Mel Urofsky’s new biography of Louis Brandeis is a timely reminder of the Justice’s mantra about “the curse of bigness.”  Following the Panic of 2008, there was much discussion about how to deal with financial institutions that are too big to fail.  One possible solution is simple — make sure that no bank or related entity gets too big in the first place.

This week Congress took the first step down that road by introducing legislation that would restore the p Glass-Steagall Act of 1932.  Glass-Steagall, inter alia, barred commercial banks from owning brokerages. For example, Bank of America could not own Merrill Lynch as it now does if the Act were in force.  Glass-Steagall was repealed in 1999 by a bipartisan coalition and the repeal was signed by President Clinton.
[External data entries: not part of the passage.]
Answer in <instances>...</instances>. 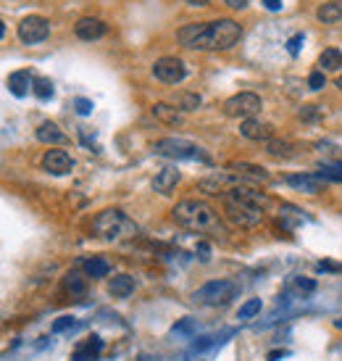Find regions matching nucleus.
<instances>
[{
    "mask_svg": "<svg viewBox=\"0 0 342 361\" xmlns=\"http://www.w3.org/2000/svg\"><path fill=\"white\" fill-rule=\"evenodd\" d=\"M327 269L329 272H337L340 267H337V264H329V261H321V264H318V272H327Z\"/></svg>",
    "mask_w": 342,
    "mask_h": 361,
    "instance_id": "nucleus-41",
    "label": "nucleus"
},
{
    "mask_svg": "<svg viewBox=\"0 0 342 361\" xmlns=\"http://www.w3.org/2000/svg\"><path fill=\"white\" fill-rule=\"evenodd\" d=\"M240 134L248 137V140H255V143H269L271 134H274V130H271V124L258 121L255 116H253V119H245L242 124H240Z\"/></svg>",
    "mask_w": 342,
    "mask_h": 361,
    "instance_id": "nucleus-14",
    "label": "nucleus"
},
{
    "mask_svg": "<svg viewBox=\"0 0 342 361\" xmlns=\"http://www.w3.org/2000/svg\"><path fill=\"white\" fill-rule=\"evenodd\" d=\"M240 37H242V27L235 19H216L208 24L195 21V24H184L177 32V40L192 51H229Z\"/></svg>",
    "mask_w": 342,
    "mask_h": 361,
    "instance_id": "nucleus-1",
    "label": "nucleus"
},
{
    "mask_svg": "<svg viewBox=\"0 0 342 361\" xmlns=\"http://www.w3.org/2000/svg\"><path fill=\"white\" fill-rule=\"evenodd\" d=\"M285 182H287L289 188L295 190H303V193H321L324 190V182L316 177V172H305V174H289L285 177Z\"/></svg>",
    "mask_w": 342,
    "mask_h": 361,
    "instance_id": "nucleus-15",
    "label": "nucleus"
},
{
    "mask_svg": "<svg viewBox=\"0 0 342 361\" xmlns=\"http://www.w3.org/2000/svg\"><path fill=\"white\" fill-rule=\"evenodd\" d=\"M200 103H203V98L197 93H187V90H182V93L174 95V106L179 108V111H197Z\"/></svg>",
    "mask_w": 342,
    "mask_h": 361,
    "instance_id": "nucleus-27",
    "label": "nucleus"
},
{
    "mask_svg": "<svg viewBox=\"0 0 342 361\" xmlns=\"http://www.w3.org/2000/svg\"><path fill=\"white\" fill-rule=\"evenodd\" d=\"M195 319H190V317H184L182 322H177V324H174V327H171V333L174 335H192L195 333Z\"/></svg>",
    "mask_w": 342,
    "mask_h": 361,
    "instance_id": "nucleus-31",
    "label": "nucleus"
},
{
    "mask_svg": "<svg viewBox=\"0 0 342 361\" xmlns=\"http://www.w3.org/2000/svg\"><path fill=\"white\" fill-rule=\"evenodd\" d=\"M61 290L66 295H71V298H82L87 293V274H79L77 269H71L61 282Z\"/></svg>",
    "mask_w": 342,
    "mask_h": 361,
    "instance_id": "nucleus-17",
    "label": "nucleus"
},
{
    "mask_svg": "<svg viewBox=\"0 0 342 361\" xmlns=\"http://www.w3.org/2000/svg\"><path fill=\"white\" fill-rule=\"evenodd\" d=\"M300 119L303 121H318V106H303Z\"/></svg>",
    "mask_w": 342,
    "mask_h": 361,
    "instance_id": "nucleus-36",
    "label": "nucleus"
},
{
    "mask_svg": "<svg viewBox=\"0 0 342 361\" xmlns=\"http://www.w3.org/2000/svg\"><path fill=\"white\" fill-rule=\"evenodd\" d=\"M48 35H51V24L45 16H26L19 24V40L26 45H37V42L48 40Z\"/></svg>",
    "mask_w": 342,
    "mask_h": 361,
    "instance_id": "nucleus-10",
    "label": "nucleus"
},
{
    "mask_svg": "<svg viewBox=\"0 0 342 361\" xmlns=\"http://www.w3.org/2000/svg\"><path fill=\"white\" fill-rule=\"evenodd\" d=\"M153 77L163 85H179L187 77V67H184L182 58H174V55H163L153 64Z\"/></svg>",
    "mask_w": 342,
    "mask_h": 361,
    "instance_id": "nucleus-8",
    "label": "nucleus"
},
{
    "mask_svg": "<svg viewBox=\"0 0 342 361\" xmlns=\"http://www.w3.org/2000/svg\"><path fill=\"white\" fill-rule=\"evenodd\" d=\"M177 185H179V172H177L174 166H163V169L153 177V190L161 193V195H169Z\"/></svg>",
    "mask_w": 342,
    "mask_h": 361,
    "instance_id": "nucleus-16",
    "label": "nucleus"
},
{
    "mask_svg": "<svg viewBox=\"0 0 342 361\" xmlns=\"http://www.w3.org/2000/svg\"><path fill=\"white\" fill-rule=\"evenodd\" d=\"M266 153H269V156H274V159H279V161L295 159V143H289V140H276V137H271V140L266 143Z\"/></svg>",
    "mask_w": 342,
    "mask_h": 361,
    "instance_id": "nucleus-24",
    "label": "nucleus"
},
{
    "mask_svg": "<svg viewBox=\"0 0 342 361\" xmlns=\"http://www.w3.org/2000/svg\"><path fill=\"white\" fill-rule=\"evenodd\" d=\"M74 32H77L79 40H100L105 32H108V24L100 21V19H95V16H84V19H79L77 24H74Z\"/></svg>",
    "mask_w": 342,
    "mask_h": 361,
    "instance_id": "nucleus-12",
    "label": "nucleus"
},
{
    "mask_svg": "<svg viewBox=\"0 0 342 361\" xmlns=\"http://www.w3.org/2000/svg\"><path fill=\"white\" fill-rule=\"evenodd\" d=\"M224 216H226V222H232L235 227L240 229H253L258 227L263 222V209L261 206H255V203L245 201V198H240L237 193H224Z\"/></svg>",
    "mask_w": 342,
    "mask_h": 361,
    "instance_id": "nucleus-4",
    "label": "nucleus"
},
{
    "mask_svg": "<svg viewBox=\"0 0 342 361\" xmlns=\"http://www.w3.org/2000/svg\"><path fill=\"white\" fill-rule=\"evenodd\" d=\"M261 108H263V100H261V95H255V93H237L224 100V114L232 116V119H242V121L253 119Z\"/></svg>",
    "mask_w": 342,
    "mask_h": 361,
    "instance_id": "nucleus-7",
    "label": "nucleus"
},
{
    "mask_svg": "<svg viewBox=\"0 0 342 361\" xmlns=\"http://www.w3.org/2000/svg\"><path fill=\"white\" fill-rule=\"evenodd\" d=\"M334 327H337V330H342V317L337 322H334Z\"/></svg>",
    "mask_w": 342,
    "mask_h": 361,
    "instance_id": "nucleus-46",
    "label": "nucleus"
},
{
    "mask_svg": "<svg viewBox=\"0 0 342 361\" xmlns=\"http://www.w3.org/2000/svg\"><path fill=\"white\" fill-rule=\"evenodd\" d=\"M308 85H311V90H321V87L327 85V77H324V71H318V69H316L314 74L308 77Z\"/></svg>",
    "mask_w": 342,
    "mask_h": 361,
    "instance_id": "nucleus-35",
    "label": "nucleus"
},
{
    "mask_svg": "<svg viewBox=\"0 0 342 361\" xmlns=\"http://www.w3.org/2000/svg\"><path fill=\"white\" fill-rule=\"evenodd\" d=\"M334 87H337V90H340V93H342V74H340V77H337V82H334Z\"/></svg>",
    "mask_w": 342,
    "mask_h": 361,
    "instance_id": "nucleus-44",
    "label": "nucleus"
},
{
    "mask_svg": "<svg viewBox=\"0 0 342 361\" xmlns=\"http://www.w3.org/2000/svg\"><path fill=\"white\" fill-rule=\"evenodd\" d=\"M92 232H95V238H100L105 243H127L140 235V227L124 211L105 209L92 219Z\"/></svg>",
    "mask_w": 342,
    "mask_h": 361,
    "instance_id": "nucleus-3",
    "label": "nucleus"
},
{
    "mask_svg": "<svg viewBox=\"0 0 342 361\" xmlns=\"http://www.w3.org/2000/svg\"><path fill=\"white\" fill-rule=\"evenodd\" d=\"M287 356V351H271L269 353V361H279V359H285Z\"/></svg>",
    "mask_w": 342,
    "mask_h": 361,
    "instance_id": "nucleus-42",
    "label": "nucleus"
},
{
    "mask_svg": "<svg viewBox=\"0 0 342 361\" xmlns=\"http://www.w3.org/2000/svg\"><path fill=\"white\" fill-rule=\"evenodd\" d=\"M82 269H84V274L92 277V280H100V277H108V274H111V264H108V258H103V256L84 258V261H82Z\"/></svg>",
    "mask_w": 342,
    "mask_h": 361,
    "instance_id": "nucleus-19",
    "label": "nucleus"
},
{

While there were good arguments for this move at the time, that was almost certainly a mistake.  After all, the banking system functioned pretty well from 1932 to 1999.  Within just a few years of Glass-Steagall’s repeal, things went haywire.  Correlation is not causation, of course.  But I am hard-pressed to identify any public benefit that came from repealing the Act.  We know it worked to reduce financial risk after the last great panic (1929).  Why shouldn’t it be brought back now?


 December 18, 2009 at 6:35 am   Posted in: Current Events   Print This Post Print This Post

Responses (1)

  1. huh? - December 18, 2009 at 11:26 am

    How about economies of scale leading to lower prices for financial products?

    What did Glass-Steagall have to do with the failure of Lehman, Bear Stearns, AIG, Fannie, Freddie and hundreds of small banks?

    So things would have been better if JP Morgan wasn’t able to buy Bear? If BofA wasn’t able to buy Merrill?